I was scheduled to fly from Orlando to JFK at 12:35pm on Friday Feb 22nd. There was bad weather in the Northeast so I went online and called the customer service hotline and they both said that the flight was pushed back to about 4:00pm. No big deal. It happens all the time. So we stayed put and left later for our flight instead of hanging out in the airport for a few hours. On the way to the airport, we called AA again to see if the flight was delayed any further. It turns out that the flight was scheduled to go at 1:00pm now meaning we were missing the flight. To make a long story short, we had to fly to Miami and then be put on standby for a flight to JFK. After not getting on two standby flights (by one person each time no less) and having to sleep in a mouse infested terminal (I consider six or seven mice in one concentrated area an infestation), we got on a flight at 6:50am on Saturday to LaGuardia. That meant we still had to go to JFK to pick up our bags which
went out on the first flight we were on standby for...which was nice. Otherwise it was a good trip.

Friday, February 15, 2008

Last Day of Work???


Today is my last day of work for at least a week (vacation) and possibly longer if those lotto tickets to the left work out.

Wednesday, February 13, 2008

Lent

I'm not a religious guy. I can't remember the last time I went to church for anything other than a wedding or a funeral. Nevertheless, I've been giving stuff up for lent for as long as I can remember. In the past it was easy because I would just give up soda and fast food. This year though I'm still holding to my New Years Resolution to eat healthier so I haven't had Coke or fast food yet this year so I was at a loss as to what to give up this time. Here was my thought process:
  • I'm not a huge "sweet" eater. If I went to a restaurant and had to choose between choosing to have an appetizer or dessert, pass me some boneless buffalo wings. So sweets aren't good enough.
  • That being said, I was thinking about not having appetizers when I go out to eat (I go out to eat alot). But I'm going on a cruise soon and apps will be too "in my face". I also go out for the NCAA Tournament every year where Mozzerella Sticks and Wings become a big part of it. Giving up appetizers would be setting myself up for failure.
  • Alcohol? I would be willing to try it if the timing was different. I think it would actually benefit me in a big way. Imagine how much my tolerance would go down? I'd spend alot less on beer when it was over. Alas, Lent happens during St. Patty's Day and the NCAA Tournament. I'm all for giving up something hard, not impossible.
  • If I was dropped on a desert island and can have only one food dropped down to me for each meal, it would be cheese burgers...easily. That's probably doable.

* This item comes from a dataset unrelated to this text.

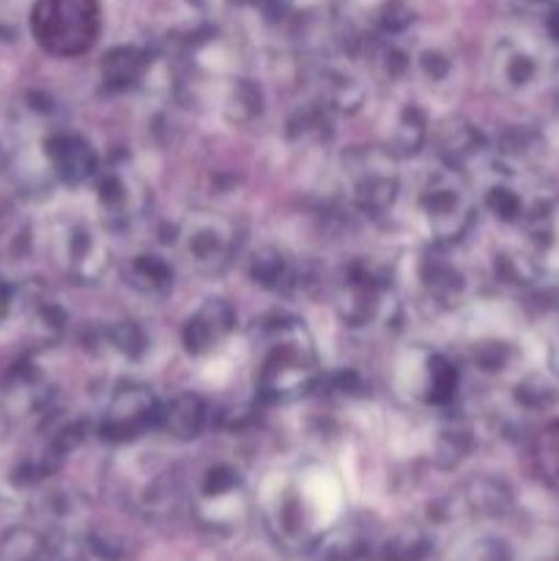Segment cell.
Segmentation results:
<instances>
[{"label": "cell", "instance_id": "8fae6325", "mask_svg": "<svg viewBox=\"0 0 559 561\" xmlns=\"http://www.w3.org/2000/svg\"><path fill=\"white\" fill-rule=\"evenodd\" d=\"M464 504L471 515L480 518H499L510 510L513 504V491L504 485L502 480H491V477H480L471 480L464 488Z\"/></svg>", "mask_w": 559, "mask_h": 561}, {"label": "cell", "instance_id": "9c48e42d", "mask_svg": "<svg viewBox=\"0 0 559 561\" xmlns=\"http://www.w3.org/2000/svg\"><path fill=\"white\" fill-rule=\"evenodd\" d=\"M206 403L197 394H179L168 405H162L159 427H164L168 436L179 438V442H190V438L201 436V431L206 427Z\"/></svg>", "mask_w": 559, "mask_h": 561}, {"label": "cell", "instance_id": "7a4b0ae2", "mask_svg": "<svg viewBox=\"0 0 559 561\" xmlns=\"http://www.w3.org/2000/svg\"><path fill=\"white\" fill-rule=\"evenodd\" d=\"M38 47L55 58H77L96 44L102 27L99 0H36L31 14Z\"/></svg>", "mask_w": 559, "mask_h": 561}, {"label": "cell", "instance_id": "e0dca14e", "mask_svg": "<svg viewBox=\"0 0 559 561\" xmlns=\"http://www.w3.org/2000/svg\"><path fill=\"white\" fill-rule=\"evenodd\" d=\"M431 551V540L420 529H400L384 546L387 561H420Z\"/></svg>", "mask_w": 559, "mask_h": 561}, {"label": "cell", "instance_id": "2e32d148", "mask_svg": "<svg viewBox=\"0 0 559 561\" xmlns=\"http://www.w3.org/2000/svg\"><path fill=\"white\" fill-rule=\"evenodd\" d=\"M104 80L110 85H135L142 77V55L137 49H115L107 60H104Z\"/></svg>", "mask_w": 559, "mask_h": 561}, {"label": "cell", "instance_id": "ba28073f", "mask_svg": "<svg viewBox=\"0 0 559 561\" xmlns=\"http://www.w3.org/2000/svg\"><path fill=\"white\" fill-rule=\"evenodd\" d=\"M236 327V310L225 299H208L184 327V345L201 356L217 348Z\"/></svg>", "mask_w": 559, "mask_h": 561}, {"label": "cell", "instance_id": "3957f363", "mask_svg": "<svg viewBox=\"0 0 559 561\" xmlns=\"http://www.w3.org/2000/svg\"><path fill=\"white\" fill-rule=\"evenodd\" d=\"M420 203L427 228L438 241L460 239L475 219L469 190L455 170H438L436 175H431Z\"/></svg>", "mask_w": 559, "mask_h": 561}, {"label": "cell", "instance_id": "8992f818", "mask_svg": "<svg viewBox=\"0 0 559 561\" xmlns=\"http://www.w3.org/2000/svg\"><path fill=\"white\" fill-rule=\"evenodd\" d=\"M197 513L208 529H233L244 518V491L241 480L228 466H214L201 488Z\"/></svg>", "mask_w": 559, "mask_h": 561}, {"label": "cell", "instance_id": "5b68a950", "mask_svg": "<svg viewBox=\"0 0 559 561\" xmlns=\"http://www.w3.org/2000/svg\"><path fill=\"white\" fill-rule=\"evenodd\" d=\"M159 400L153 392L140 383H126V387L115 389L110 398L107 411L102 420V438L107 442H132V438L142 436L148 427H159Z\"/></svg>", "mask_w": 559, "mask_h": 561}, {"label": "cell", "instance_id": "7402d4cb", "mask_svg": "<svg viewBox=\"0 0 559 561\" xmlns=\"http://www.w3.org/2000/svg\"><path fill=\"white\" fill-rule=\"evenodd\" d=\"M422 142H425V118L411 107L409 113L400 118L398 135H395V146H398L400 153H417Z\"/></svg>", "mask_w": 559, "mask_h": 561}, {"label": "cell", "instance_id": "6da1fadb", "mask_svg": "<svg viewBox=\"0 0 559 561\" xmlns=\"http://www.w3.org/2000/svg\"><path fill=\"white\" fill-rule=\"evenodd\" d=\"M318 373L316 351L305 327L296 321L280 323L269 334V348L258 370V392L269 403H283L305 394Z\"/></svg>", "mask_w": 559, "mask_h": 561}, {"label": "cell", "instance_id": "44dd1931", "mask_svg": "<svg viewBox=\"0 0 559 561\" xmlns=\"http://www.w3.org/2000/svg\"><path fill=\"white\" fill-rule=\"evenodd\" d=\"M453 561H513V551L499 537H480L458 551Z\"/></svg>", "mask_w": 559, "mask_h": 561}, {"label": "cell", "instance_id": "d4e9b609", "mask_svg": "<svg viewBox=\"0 0 559 561\" xmlns=\"http://www.w3.org/2000/svg\"><path fill=\"white\" fill-rule=\"evenodd\" d=\"M551 367H554V373L559 376V337L551 343Z\"/></svg>", "mask_w": 559, "mask_h": 561}, {"label": "cell", "instance_id": "ffe728a7", "mask_svg": "<svg viewBox=\"0 0 559 561\" xmlns=\"http://www.w3.org/2000/svg\"><path fill=\"white\" fill-rule=\"evenodd\" d=\"M486 206L491 208L493 217H499L502 222H515V219L524 217V201H521L518 192L513 186H493L486 195Z\"/></svg>", "mask_w": 559, "mask_h": 561}, {"label": "cell", "instance_id": "ac0fdd59", "mask_svg": "<svg viewBox=\"0 0 559 561\" xmlns=\"http://www.w3.org/2000/svg\"><path fill=\"white\" fill-rule=\"evenodd\" d=\"M518 403H524L526 409H548L559 400L557 383L548 381L543 376H529L524 383H518V392H515Z\"/></svg>", "mask_w": 559, "mask_h": 561}, {"label": "cell", "instance_id": "7c38bea8", "mask_svg": "<svg viewBox=\"0 0 559 561\" xmlns=\"http://www.w3.org/2000/svg\"><path fill=\"white\" fill-rule=\"evenodd\" d=\"M458 392V370L442 354H431L422 373L420 398L431 405H447Z\"/></svg>", "mask_w": 559, "mask_h": 561}, {"label": "cell", "instance_id": "cb8c5ba5", "mask_svg": "<svg viewBox=\"0 0 559 561\" xmlns=\"http://www.w3.org/2000/svg\"><path fill=\"white\" fill-rule=\"evenodd\" d=\"M110 340H113L115 348H118L121 354H126V356H140L142 351H146V337H142L140 329H137L135 323H129V321L118 323V327L110 332Z\"/></svg>", "mask_w": 559, "mask_h": 561}, {"label": "cell", "instance_id": "d6986e66", "mask_svg": "<svg viewBox=\"0 0 559 561\" xmlns=\"http://www.w3.org/2000/svg\"><path fill=\"white\" fill-rule=\"evenodd\" d=\"M535 60H532L529 55L510 53L507 58H504L502 71H497V80L502 82L504 88H510V91H518V88L529 85V82L535 80Z\"/></svg>", "mask_w": 559, "mask_h": 561}, {"label": "cell", "instance_id": "603a6c76", "mask_svg": "<svg viewBox=\"0 0 559 561\" xmlns=\"http://www.w3.org/2000/svg\"><path fill=\"white\" fill-rule=\"evenodd\" d=\"M285 274L288 272H285V261L280 252L266 250L252 261V277L261 285H266V288H280L285 283Z\"/></svg>", "mask_w": 559, "mask_h": 561}, {"label": "cell", "instance_id": "9a60e30c", "mask_svg": "<svg viewBox=\"0 0 559 561\" xmlns=\"http://www.w3.org/2000/svg\"><path fill=\"white\" fill-rule=\"evenodd\" d=\"M535 466L548 485L559 488V420L537 433Z\"/></svg>", "mask_w": 559, "mask_h": 561}, {"label": "cell", "instance_id": "30bf717a", "mask_svg": "<svg viewBox=\"0 0 559 561\" xmlns=\"http://www.w3.org/2000/svg\"><path fill=\"white\" fill-rule=\"evenodd\" d=\"M135 190V179L129 173H118V170L104 173L102 181H99V203L107 211V217L118 219V222H129L137 208L142 206V195Z\"/></svg>", "mask_w": 559, "mask_h": 561}, {"label": "cell", "instance_id": "5bb4252c", "mask_svg": "<svg viewBox=\"0 0 559 561\" xmlns=\"http://www.w3.org/2000/svg\"><path fill=\"white\" fill-rule=\"evenodd\" d=\"M129 283L142 294H157L170 285V266L159 255H140L129 263Z\"/></svg>", "mask_w": 559, "mask_h": 561}, {"label": "cell", "instance_id": "52a82bcc", "mask_svg": "<svg viewBox=\"0 0 559 561\" xmlns=\"http://www.w3.org/2000/svg\"><path fill=\"white\" fill-rule=\"evenodd\" d=\"M233 228L223 219H201L192 225L184 239L186 255L201 272H219L228 266L230 255H233Z\"/></svg>", "mask_w": 559, "mask_h": 561}, {"label": "cell", "instance_id": "277c9868", "mask_svg": "<svg viewBox=\"0 0 559 561\" xmlns=\"http://www.w3.org/2000/svg\"><path fill=\"white\" fill-rule=\"evenodd\" d=\"M351 197L367 214H384L398 192V175L392 170V153L354 151L345 164Z\"/></svg>", "mask_w": 559, "mask_h": 561}, {"label": "cell", "instance_id": "4fadbf2b", "mask_svg": "<svg viewBox=\"0 0 559 561\" xmlns=\"http://www.w3.org/2000/svg\"><path fill=\"white\" fill-rule=\"evenodd\" d=\"M58 168L66 181L80 184L99 173V153L80 137H66L58 146Z\"/></svg>", "mask_w": 559, "mask_h": 561}]
</instances>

So I gave up cheese burgers. Not just burgers though. Beef as a whole. No Philly Cheesesteaks, no pasta with meat sauce. I'm making due with Chicken and Turkey.

If you read a news story on Easter about a guy running around a field taking bites out of cattles, that'll be me.

Friday, February 1, 2008

My prediction for this weekend

With the Super Bowl looming there are a lot of predictions being made so it's only fitting that I made mine for the weekend. And with that: I do believe Punxsutawney Phil will indeed see his shadow tomorrow. Take it to the bank.